Hidden Dynamic Models for Speech Processing Applications

  • Leo Jingyu Lee

MSR-TR-2004-151 |

Proceedings of Ninth Conference on Uncertainty in Artificial Intelligence, Washington, DC

Human speech has a dual nature: the goal of speech is to convey discrete linguistic symbols corresponding to the intended message while the actual speech signal is produced by the continuous and smooth movement of the articulators with rich temporal structures. Such a dual nature has been amazingly utilized by humans in a beneficial way but has presented a big challenge for both speech science and speech technology.

This thesis starts with the observation that the continuous or dynamic aspect of human speech is inadequately modeled in current speech technology, especially in state-of-the-art speech recognition systems, while much could be learned from recent advances in speech science. This motivates a study of articulatory dynamics, based on a recently available large scale speech production database that provides simultaneous acoustic and articulatory measurements. Indeed many insights and valuable experiences have been gained from such a study and, as a result, a hidden dynamic model (HDM) that gracefully integrates the discrete and continuous nature of speech is proposed. But it also turns out that articulatory dynamics is highly complicated and can not be captured by simple models, thus the dynamics are very difficult to put into an efficient computational framework for use in speech technology.

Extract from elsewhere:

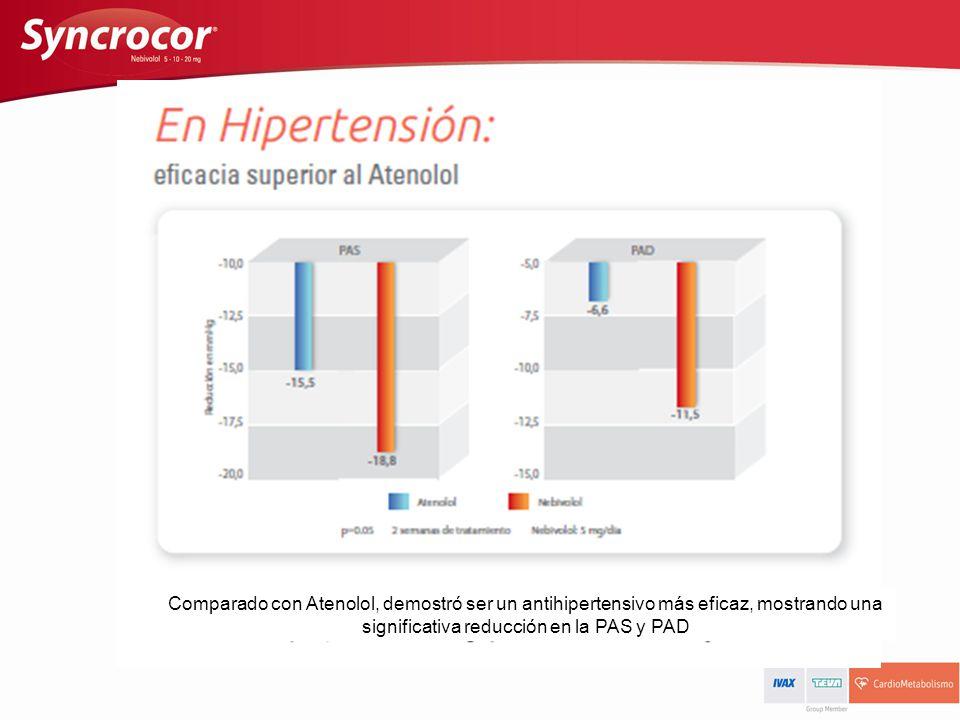 Comparado con Atenolol, demostró ser un antihipertensivo más eficaz, mostrando una significativa reducción en la PAS y PAD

As a continuing effort to seek internal dynamics of human speech that can reflect the continuous shape change of the vocal tract and benefit the current speech technology, the second part of the thesis turns to a study of vocal-tract-resonance (VTR) dynamics, built upon the insights and experiences gained from studying articulatory dynamics. It verifies that VTR dynamics can be captured by simple dynamic equations, and a highly accurate and efficient piecewise linear mapping from VTR dynamics to the acoustic space is also carefully designed. Two novel VTR tracking methods are developed in this part: one is based on mimicking manual tracking of VTR dynamics by human experts and uses advanced image processing methods (active contours), the other is the natural outcome of formulating a HDM for VTR dynamics and recovering the hidden dynamics by Kalman smoothing. The residual feature resulting from VTR tracking by HDM has also been used as an appended acoustic feature to improve a hidden Markov model (HMM) based phone recognizer on the TIMIT database.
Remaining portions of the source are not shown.